Robert Bigelow is doing good things for space exploration. What's his evidence for believing that E.T. is already here?
Robert Bigelow is building living quarters for other worlds. These prefabricated inflatables can be easily folded into the payload section of a rocket and later puffed up for use by astronauts in orbit — high-tech habitats for the space age.
But here’s the rest of the story: While the founder of Bigelow Aerospace is betting that humans will take leave of Earth, he also seems convinced that aliens are coming this way. During a recent television interview, he said that “there has been and is an existing presence, an ET presence.”
That is, extraterrestrials are afoot in the land. Or at least asaucer in the sky.
This declaration, coming as it did from one of the movers and shakers of the glossy business of space, elevated a few eyebrows. But it shouldn’t have. For decades polls have indicated that about one-third of the public agrees with Bigelow. These folks are convinced that beings from other star systems are cruising our skies, occasionally revealing their uninvited presence by crashing into the New Mexico desert or hovering uncomfortably close to our strategic missile silos.
Around 10,000 sightings of UFOs are reported in the U.S. each year. Could it be that all these witnesses, some of whom are pilots and astronauts, are wrong? I believe the answer is a resounding “yep.”
Why would aliens even want to pay us a visit? A simple answer, frequently proffered, is that they want to help us solve the big problems facing humanity. But that’s industrial-grade silly. To begin with, information about our problems (leaking outward from Earth in the form of radio and television signals) has barely reached our cosmic backyard. If they do exist (and I have little doubt that they do), it’s too soon for them to have heard of our penchant for building nukes or warming the planet.

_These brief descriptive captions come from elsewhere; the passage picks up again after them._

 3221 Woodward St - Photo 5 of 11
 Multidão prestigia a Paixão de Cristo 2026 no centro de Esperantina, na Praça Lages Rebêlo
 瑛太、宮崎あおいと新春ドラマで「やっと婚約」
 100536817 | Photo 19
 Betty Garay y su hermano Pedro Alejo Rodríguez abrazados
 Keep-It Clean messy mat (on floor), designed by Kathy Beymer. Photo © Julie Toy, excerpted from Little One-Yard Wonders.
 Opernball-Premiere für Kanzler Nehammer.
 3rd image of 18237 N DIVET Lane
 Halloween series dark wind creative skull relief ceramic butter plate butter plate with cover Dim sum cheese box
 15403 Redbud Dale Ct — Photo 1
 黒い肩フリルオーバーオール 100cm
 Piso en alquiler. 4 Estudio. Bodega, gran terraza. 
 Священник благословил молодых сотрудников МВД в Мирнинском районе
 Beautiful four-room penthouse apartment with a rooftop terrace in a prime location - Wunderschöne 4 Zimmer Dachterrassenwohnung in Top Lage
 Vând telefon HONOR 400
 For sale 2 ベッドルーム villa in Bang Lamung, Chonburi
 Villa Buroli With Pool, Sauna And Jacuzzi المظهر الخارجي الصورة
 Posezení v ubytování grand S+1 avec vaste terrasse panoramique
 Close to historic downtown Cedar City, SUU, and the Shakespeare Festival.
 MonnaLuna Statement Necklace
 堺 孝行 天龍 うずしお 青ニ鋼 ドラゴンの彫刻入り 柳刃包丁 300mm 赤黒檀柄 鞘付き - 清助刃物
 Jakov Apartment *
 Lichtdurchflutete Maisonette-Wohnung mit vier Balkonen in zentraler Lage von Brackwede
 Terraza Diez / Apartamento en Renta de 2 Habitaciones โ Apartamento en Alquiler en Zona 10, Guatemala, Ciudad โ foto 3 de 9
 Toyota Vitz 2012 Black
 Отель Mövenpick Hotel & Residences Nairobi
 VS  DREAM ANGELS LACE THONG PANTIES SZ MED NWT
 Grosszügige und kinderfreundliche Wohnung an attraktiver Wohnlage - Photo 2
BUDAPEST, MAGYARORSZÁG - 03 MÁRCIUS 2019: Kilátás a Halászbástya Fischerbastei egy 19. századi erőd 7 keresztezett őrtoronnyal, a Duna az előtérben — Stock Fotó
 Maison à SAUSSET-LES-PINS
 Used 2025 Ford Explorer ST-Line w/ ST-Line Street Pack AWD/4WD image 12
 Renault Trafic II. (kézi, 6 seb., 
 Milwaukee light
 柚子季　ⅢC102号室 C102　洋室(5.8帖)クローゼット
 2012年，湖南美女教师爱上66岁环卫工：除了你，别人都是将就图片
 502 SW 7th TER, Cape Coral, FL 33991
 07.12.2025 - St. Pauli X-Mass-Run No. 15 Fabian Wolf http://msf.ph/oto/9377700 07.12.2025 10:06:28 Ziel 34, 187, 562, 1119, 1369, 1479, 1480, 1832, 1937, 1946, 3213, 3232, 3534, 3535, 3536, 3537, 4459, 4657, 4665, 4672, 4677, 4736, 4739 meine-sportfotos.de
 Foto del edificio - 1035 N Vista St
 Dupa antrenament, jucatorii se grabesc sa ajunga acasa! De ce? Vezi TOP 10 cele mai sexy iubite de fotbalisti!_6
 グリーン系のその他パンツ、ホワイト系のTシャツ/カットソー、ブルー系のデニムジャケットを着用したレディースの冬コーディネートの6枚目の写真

Even if they did know about our troubles, why would they care? Right now, thousands of lemmings are perishing as they try to ford a river somewhere. I’m not hearing a call to action.
But the real clincher is far simpler. It’s that the evidence for aliens having visited Earth — or being here right now — is feeble.
Most of this evidence is comprised of “sightings.” People see stuff in the sky that they deem mysterious. For example, lights. Witnesses assume that these beams come from some sort of flying craft, but then claim that the latter are making maneuvers that would be impossible for any airplane.
Of course, if you look at the photos and videos that occasionally document these sightings, they tend to be either one-pixel objects against a black sky (could be anything), photographic effects (internal reflections in the lens or “hunting” by the camera’s autofocus system), or just plain hoaxes. The witnesses are enthusiastic, but the sightings are at best ambiguous.
And bear in mind that eyewitness testimony is a thoroughly unreliable method for establishing truth. Just ask the local district attorney.
But there’s this: True believers would argue that yes, maybe these UFO reports aren’t especially reliable, but there really is incontestable proof of galactic visitors. It’s just inaccessible to you and me.
That’s the premise of the so-called “disclosure” movement: The truth about the aliens would be all over the internet tomorrow — and the exhibits would be in the Smithsonian next month — if only the government would come clean.
Think about that for about a microsecond. It’s clear from the plethora of reports that UFOs can apparently be seen by anyone. Robert Bigelow said nothing about using super-secret neutrino-sensitive eyewear to register the presence of aliens. One craft apparently came right up to the windshield of his grandparents’ car.
So aliens are in plain sight, visible to all (although not, for some reason, to the myriad satellites that scan Earth every day). But if aliens are so easily detected, why would it be that only the government has good evidence that they’re here? If ants swarm your office building, does only the boss know?
Besides, the clamor for alien disclosure is like braying at the moon. Let’s say the president were to announce that he had asked the deepest levels of the government whether aliens were stacked up at Area 51, and the answer came back, “No.” Do you really think the conspiracy theorists would then say, “Well, I guess we’re not being visited.” I trust you don’t.
Bigelow is doing good things for space exploration. And if he wants to spend millions of his own dollars investigating the possibility that other intelligent creatures are prowling our planet, that’s his prerogative. But I hope he’ll let us know if he’s found something convincing. I haven’t been to the Smithsonian in a while.